§ **Set task**: Take the lines from the one with "What is the distance" to the end of the listing, both ends included, and quote them exactly, leaving pictures out.

A block of data
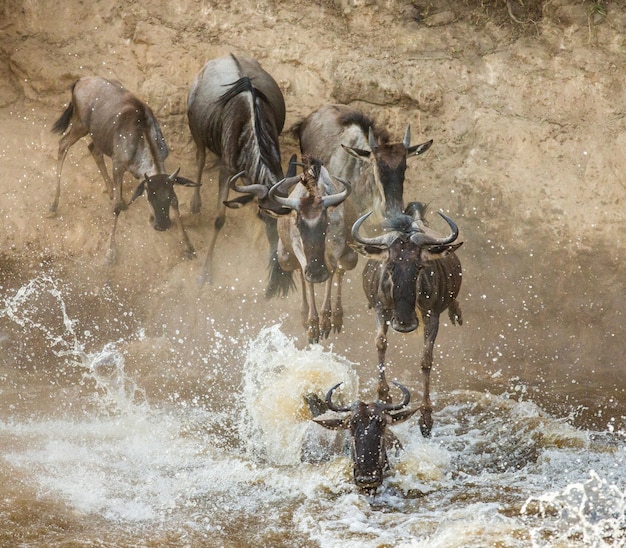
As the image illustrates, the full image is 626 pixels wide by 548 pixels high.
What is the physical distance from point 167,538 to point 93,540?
0.50 meters

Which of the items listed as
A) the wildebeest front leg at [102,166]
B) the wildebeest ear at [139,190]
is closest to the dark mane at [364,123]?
the wildebeest ear at [139,190]

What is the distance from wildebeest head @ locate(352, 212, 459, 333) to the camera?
8.36 m

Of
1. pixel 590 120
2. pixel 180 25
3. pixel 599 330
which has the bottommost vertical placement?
pixel 599 330

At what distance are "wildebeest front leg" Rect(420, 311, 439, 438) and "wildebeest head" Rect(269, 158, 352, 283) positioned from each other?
99 cm

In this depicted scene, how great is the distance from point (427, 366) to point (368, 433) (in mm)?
1277

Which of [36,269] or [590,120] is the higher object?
[590,120]

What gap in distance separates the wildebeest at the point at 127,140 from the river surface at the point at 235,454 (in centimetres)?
120

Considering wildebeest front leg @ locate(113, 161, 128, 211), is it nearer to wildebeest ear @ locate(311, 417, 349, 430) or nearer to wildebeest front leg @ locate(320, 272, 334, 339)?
wildebeest front leg @ locate(320, 272, 334, 339)

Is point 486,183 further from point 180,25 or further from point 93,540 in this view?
point 93,540

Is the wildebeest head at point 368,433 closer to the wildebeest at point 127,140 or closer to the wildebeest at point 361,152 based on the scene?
the wildebeest at point 361,152

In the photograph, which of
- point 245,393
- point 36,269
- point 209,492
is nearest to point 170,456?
point 209,492

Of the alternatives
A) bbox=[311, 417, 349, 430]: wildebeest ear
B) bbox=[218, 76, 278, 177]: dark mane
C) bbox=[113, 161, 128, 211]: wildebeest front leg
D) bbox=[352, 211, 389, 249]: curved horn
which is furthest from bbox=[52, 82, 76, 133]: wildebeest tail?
bbox=[311, 417, 349, 430]: wildebeest ear

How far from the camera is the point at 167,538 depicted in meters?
7.09

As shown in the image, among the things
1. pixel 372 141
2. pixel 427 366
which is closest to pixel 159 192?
pixel 372 141
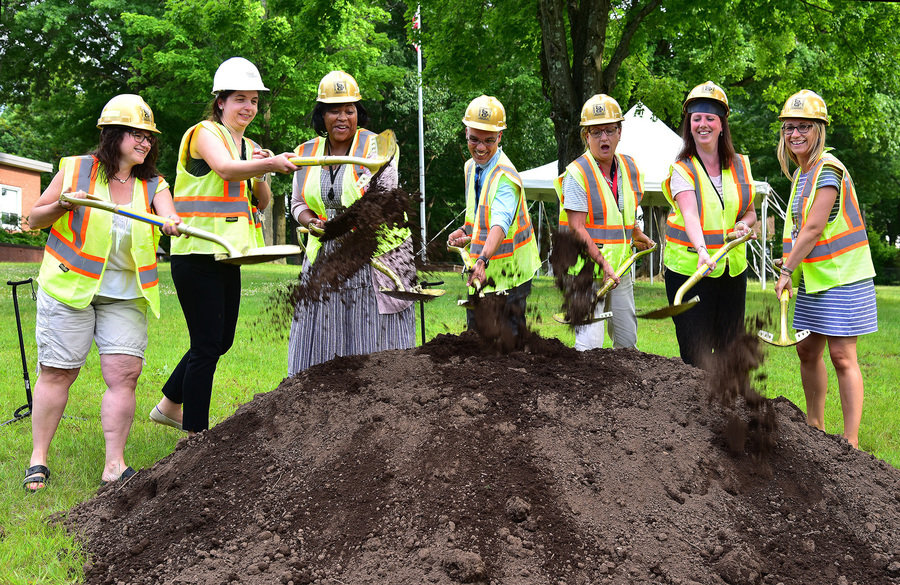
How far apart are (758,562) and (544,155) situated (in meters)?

§ **Solved exercise**:
What is the distance from wildebeest head @ locate(352, 212, 459, 333) to the camera?
8.36 m

Of
1. pixel 590 120
2. pixel 180 25
3. pixel 599 330
which has the bottommost vertical placement?
pixel 599 330

At what distance are "wildebeest front leg" Rect(420, 311, 439, 438) and "wildebeest head" Rect(269, 158, 352, 283) positioned from each other?
99 cm

In this depicted scene, how great is the distance from point (427, 366) to point (368, 433) (in mm)?
1277

Which of [36,269] or [590,120] is the higher object?
[590,120]

What gap in distance separates the wildebeest at the point at 127,140 from the river surface at the point at 235,454 (in centimetres)?
120

Considering wildebeest front leg @ locate(113, 161, 128, 211), is it nearer to wildebeest ear @ locate(311, 417, 349, 430) or nearer to wildebeest front leg @ locate(320, 272, 334, 339)?
wildebeest front leg @ locate(320, 272, 334, 339)

Is point 486,183 further from point 180,25 or further from point 93,540 in this view?
point 93,540

Is the wildebeest head at point 368,433 closer to the wildebeest at point 127,140 or closer to the wildebeest at point 361,152 based on the scene?
the wildebeest at point 361,152

In the photograph, which of
- point 245,393
- point 36,269
- point 209,492
is nearest to point 170,456?
point 209,492

Of the alternatives
A) bbox=[311, 417, 349, 430]: wildebeest ear
B) bbox=[218, 76, 278, 177]: dark mane
C) bbox=[113, 161, 128, 211]: wildebeest front leg
D) bbox=[352, 211, 389, 249]: curved horn
which is furthest from bbox=[52, 82, 76, 133]: wildebeest tail?
bbox=[311, 417, 349, 430]: wildebeest ear

How far from the camera is the point at 167,538 depicted in meters?
7.09

As shown in the image, among the things
1. pixel 372 141
2. pixel 427 366
which is closest to pixel 159 192?
pixel 372 141
How far apart are (758,562) and (544,155) situated (in meters)?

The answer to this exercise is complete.